Consigne 1 :: Dans l’extrait sur la taille de l’État sous les présidents américains, recopiez le passage commençant par « Le président actuel, Barack » et allant jusqu’à « durant cette période. », en remplaçant « légèrement » par « modestement ».
Consigne 2 :: Prolongez l’extrait sur la taille de l’État sous les présidents américains au-delà de sa dernière phrase.

══ Extrait du document ══

Le président américain qui a le plus fait croître la taille relative de l’État est un président républicain, George W. Bush, de 39% (voir Figure 3 sur iedm.org). Celui qui l’a le plus fait décroître est un président démocrate, Bill Clinton, de 14,3%. Le cas américain montre donc exactement le contraire de ce à quoi on aurait pu s’attendre.

Le président actuel, Barack Obama, a légèrement fait diminuer la taille de l’État, dans la même proportion que Ronald Reagan. Il faut toutefois nuancer cette observation en notant qu’il part d’un niveau record jamais atteint au cours des 40 années précédentes et que ce niveau reste beaucoup plus élevé que sous tous les présidents qui ont précédé George W. Bush durant cette période.

Des pistes d’explication

Une étude empirique réalisée au début des années 1990 et portant sur 15 pays développés pendant une période de 28 ans arrive à des conclusions similaires. Selon ses auteurs, bien que les gouvernements majoritaires de gauche aient tendance à dépenser un peu plus que ceux de droite après plusieurs années au pouvoir, le rôle des partis reste minime et «un changement dans la composition du gouvernement n’est pas systématiquement suivi par un mouvement dans l’évolution des dépenses publiques» [4 Gérard Maarek, «La tyrannie de l’“Électeur median”, Sociétal, 2e trimestre 2005, no 48, p. 20-25; Roger D. Congleton, «The Median Voter Model», dans C. K. Rowley et F. Schneider (dir.), The Encyclopedia of Public Choice, Kluwer Academic Press, 2003.]].

═══
══ Données sources ══

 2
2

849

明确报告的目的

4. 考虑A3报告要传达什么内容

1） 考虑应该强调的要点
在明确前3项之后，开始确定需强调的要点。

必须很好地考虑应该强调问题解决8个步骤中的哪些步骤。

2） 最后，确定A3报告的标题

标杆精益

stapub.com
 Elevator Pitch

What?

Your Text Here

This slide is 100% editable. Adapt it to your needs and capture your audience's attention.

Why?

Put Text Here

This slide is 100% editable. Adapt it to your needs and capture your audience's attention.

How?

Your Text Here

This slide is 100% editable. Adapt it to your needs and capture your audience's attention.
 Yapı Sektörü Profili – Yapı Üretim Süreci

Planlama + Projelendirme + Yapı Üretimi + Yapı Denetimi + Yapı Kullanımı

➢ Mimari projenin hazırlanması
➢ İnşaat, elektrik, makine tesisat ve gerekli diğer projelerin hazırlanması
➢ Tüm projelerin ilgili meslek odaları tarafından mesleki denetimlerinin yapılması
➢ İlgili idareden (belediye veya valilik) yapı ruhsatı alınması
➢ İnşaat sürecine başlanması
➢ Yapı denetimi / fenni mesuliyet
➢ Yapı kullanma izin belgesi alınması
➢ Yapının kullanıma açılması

═══
══ Données sources ══

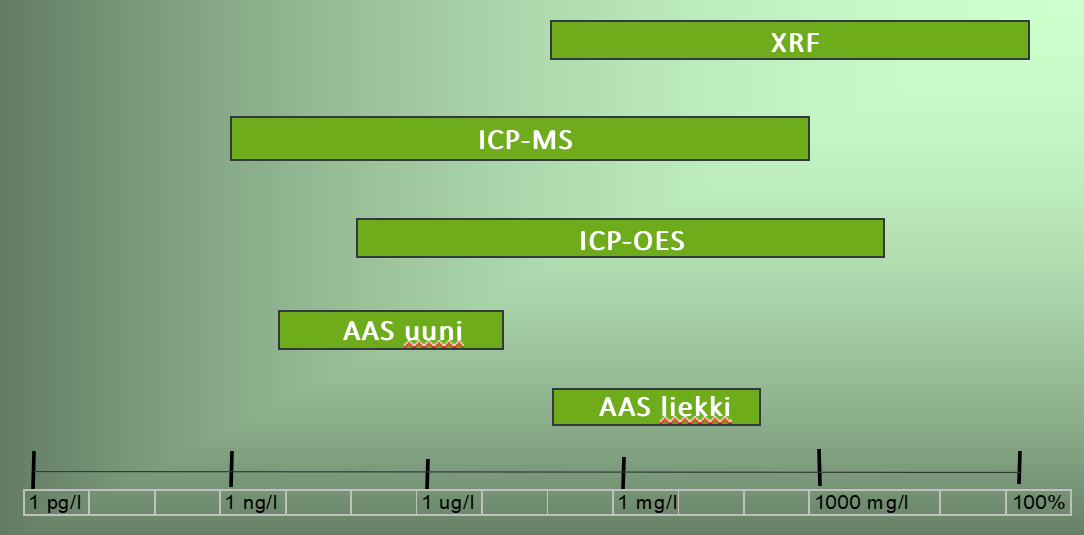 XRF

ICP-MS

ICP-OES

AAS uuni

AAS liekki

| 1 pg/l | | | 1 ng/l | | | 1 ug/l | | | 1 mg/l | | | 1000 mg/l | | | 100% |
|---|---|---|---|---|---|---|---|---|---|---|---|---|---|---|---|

═══
══ Données sources ══

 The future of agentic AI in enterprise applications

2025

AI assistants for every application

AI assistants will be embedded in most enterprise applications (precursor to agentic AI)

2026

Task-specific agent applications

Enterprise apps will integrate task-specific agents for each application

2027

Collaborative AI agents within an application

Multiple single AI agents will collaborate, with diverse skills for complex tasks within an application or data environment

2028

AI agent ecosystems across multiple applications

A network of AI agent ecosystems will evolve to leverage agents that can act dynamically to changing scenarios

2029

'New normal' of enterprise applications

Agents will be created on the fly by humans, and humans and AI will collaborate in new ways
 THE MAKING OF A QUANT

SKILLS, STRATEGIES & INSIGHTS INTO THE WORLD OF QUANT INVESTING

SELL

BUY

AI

═══

Corrigé 1 ::
Le président actuel, Barack Obama, a modestement fait diminuer la taille de l’État, dans la même proportion que Ronald Reagan. Il faut toutefois nuancer cette observation en notant qu’il part d’un niveau record jamais atteint au cours des 40 années précédentes et que ce niveau reste beaucoup plus élevé que sous tous les présidents qui ont précédé George W. Bush durant cette période.

Corrigé 2 ::
Comment expliquer que les partis ne mettent pas nécessairement en œuvre des politiques qui correspondent à leur programme lorsqu’ils accèdent au pouvoir ?

L’une des théories les plus largement utilisées pour expliquer ce phénomène est celle de l’électeur médian. Dans un modèle idéal, si l’on place tous les électeurs sur un axe gauche-droite selon leurs préférences, chacun des deux partis se partagera également l’appui de la moitié des électeurs. Ceux dont les opinions sont clairement campés à droite ou à gauche leur sont acquis, alors que l’électeur médian, celui dont les opinions le placent ni à gauche, ni à droite, mais exactement au centre de l’axe, n’a pas de loyauté évidente.

Dans le but de gagner le surplus de votes qui leur permettra d’obtenir une majorité et de la conserver, les deux partis seront donc obligés de courtiser des électeurs qui se trouvent un peu plus loin sur l’axe de l’autre côté de cet électeur médian. Un parti de droite devra ainsi convaincre des électeurs de centre-gauche de l’appuyer, et vice versa pour un parti de gauche. Au final, les positions des deux partis convergeront vers le centre.

On peut concevoir des raisons plus conjoncturelles. Le climat d’opinion dominant (pro ou anti interventionnisme étatique) durant une période donnée peut pousser des gouvernements, quelles que soient leurs préférences idéologiques, à adopter des politiques qui plaisent à la majorité. Les circonstances économiques imposent aussi des contraintes. Une période de difficultés économiques peut pousser un gouvernement à dépenser davantage. À l’inverse, un nouveau gouvernement aux prises avec un niveau élevé d’endettement public verra sa marge de manœuvre restreinte pour augmenter les dépenses [5].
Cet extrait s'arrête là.